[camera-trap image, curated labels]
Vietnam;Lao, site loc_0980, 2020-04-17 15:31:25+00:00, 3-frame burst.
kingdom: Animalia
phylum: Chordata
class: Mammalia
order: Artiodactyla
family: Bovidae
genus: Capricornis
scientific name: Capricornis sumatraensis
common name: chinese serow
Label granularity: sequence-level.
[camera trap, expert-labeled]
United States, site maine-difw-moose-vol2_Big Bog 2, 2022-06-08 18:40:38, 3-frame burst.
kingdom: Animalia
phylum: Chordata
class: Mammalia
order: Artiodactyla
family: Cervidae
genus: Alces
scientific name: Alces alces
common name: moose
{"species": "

┄┄┄┄┄┄┄┄┄┄┄┄┄┄┄┄┄┄┄┄

## Exercise prompt:
Return each entry from the material above exactly as it appears.

## Response to this exercise:
[camera-trap image, curated labels]
Vietnam;Lao, site loc_0980, 2020-04-17 15:31:25+00:00, 3-frame burst.
kingdom: Animalia
phylum: Chordata
class: Mammalia
order: Artiodactyla
family: Bovidae
genus: Capricornis
scientific name: Capricornis sumatraensis
common name: chinese serow
Label granularity: sequence-level.
[camera trap, expert-labeled]
United States, site maine-difw-moose-vol2_Big Bog 2, 2022-06-08 18:40:38, 3-frame burst.
kingdom: Animalia
phylum: Chordata
class: Mammalia
order: Artiodactyla
family: Cervidae
genus: Alces
scientific name: Alces alces
common name: moose
{"species": "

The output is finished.